If YOU were the owner of a successful record company – what would impress you about a newly discovered, unsigned artist? What would make YOU spend a million dollars on someone? Most music service websites are social media enabled, and synchronize with each other, some examples include:

• SoundCloud
• Reverbnation
• OurStage
• BandCamp

… and many more.

The added advantage, is that most of these make it easy for you to build a following, fan club, and even earn some money while you're at it – which could contribute to your next recordings, in pursuit of your major singing.

An unsigned artist, with an EXISTING fan club – whatever size – is worth twice to four times as much to a record label. It means they do not always have to commit all their resources, to making you successful – which can sometimes aid their decision to swing in your favor.

4. Promotion

Before submitting your demo – do some promotion yourself to build a fan club and some statistics you could qualify in an Electronic Press Kit, eg how many “Likes” or plays you have accrued through your own efforts. Even if only a couple of hundred – any record exec would be more comfortable in seeing that you already have an audience, before seriously considering your submission.

Start with your friends on Facebook – give one or two singles away for free and ask fans to RATE them – that way you'll know which one to submit when you DO get an opportunity.

Measure what you do – create an artist page on Facebook, and unlock the metrics by getting 30 likes or more – to see which campaigns or songs get you the best response.

Connect with smaller, local radio stations who may consider you for roster rotation. A bit of airplay – even from local stations looking to promote local talent, can do unexpected things for your profile, and might just create enough attention to get you that one contact to move on to bigger things.

Look out for compilation deals, instead of waiting to complete a full album, before you star submitting demos.
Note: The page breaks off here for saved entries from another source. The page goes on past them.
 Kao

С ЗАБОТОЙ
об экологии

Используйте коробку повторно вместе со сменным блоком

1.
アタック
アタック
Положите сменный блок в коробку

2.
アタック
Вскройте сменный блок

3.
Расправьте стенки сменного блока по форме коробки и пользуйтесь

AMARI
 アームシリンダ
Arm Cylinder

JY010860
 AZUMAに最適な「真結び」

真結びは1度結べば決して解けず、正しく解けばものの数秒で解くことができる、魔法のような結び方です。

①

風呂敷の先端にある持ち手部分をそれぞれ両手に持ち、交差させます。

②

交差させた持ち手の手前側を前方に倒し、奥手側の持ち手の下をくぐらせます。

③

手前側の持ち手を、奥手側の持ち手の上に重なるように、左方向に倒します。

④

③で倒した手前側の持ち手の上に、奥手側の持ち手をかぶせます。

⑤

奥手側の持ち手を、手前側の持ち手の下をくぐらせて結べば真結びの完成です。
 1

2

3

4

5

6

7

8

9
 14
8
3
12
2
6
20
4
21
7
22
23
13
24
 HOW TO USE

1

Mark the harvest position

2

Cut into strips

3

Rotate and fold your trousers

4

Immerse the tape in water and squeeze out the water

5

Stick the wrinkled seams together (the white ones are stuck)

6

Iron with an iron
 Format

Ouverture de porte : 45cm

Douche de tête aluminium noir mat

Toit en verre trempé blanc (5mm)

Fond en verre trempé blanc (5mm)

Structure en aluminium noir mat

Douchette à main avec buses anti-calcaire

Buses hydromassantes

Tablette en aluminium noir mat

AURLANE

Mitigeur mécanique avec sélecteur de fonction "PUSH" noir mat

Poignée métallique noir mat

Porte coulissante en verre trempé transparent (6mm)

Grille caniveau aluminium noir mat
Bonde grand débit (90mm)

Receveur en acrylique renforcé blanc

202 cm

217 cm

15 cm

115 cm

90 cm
When submitting to major or even independent record labels – use a service like SoundCloud to upload and link your demo's – most A & R managers simply do not have the time to go through the entire stack of CD's on their desks – but all of them have to work on e-mail or social media at some stage during the day.

5. Transition

The 5th and final step is a NATURAL culination of doing the first four REALLY WELL – repeatedly, UNTIL you succeed.

When you focus on each individual step, one to four as best you can, the fifth is a full-drawn conclusion, and only a matter of time. So many artists mistakenly wait on their “big break”, imagining it as ONE major event that will turn their world upside down, when in reality, it is a series of small efforts, a progress of tiny steps, leading you to a tipping point and critical mass that APPEARS to the OUTSIDE world as one single “big break”.

The first four steps outline in DETAIL exactly what those tiny steps are, when, where and how to take them – without wasting your time, money and effort, or getting your hopes up only to be disappointed. When you do them repeatedly, on rotation, you are bound to succeed – but if you do not, you'll know you've done everything possible.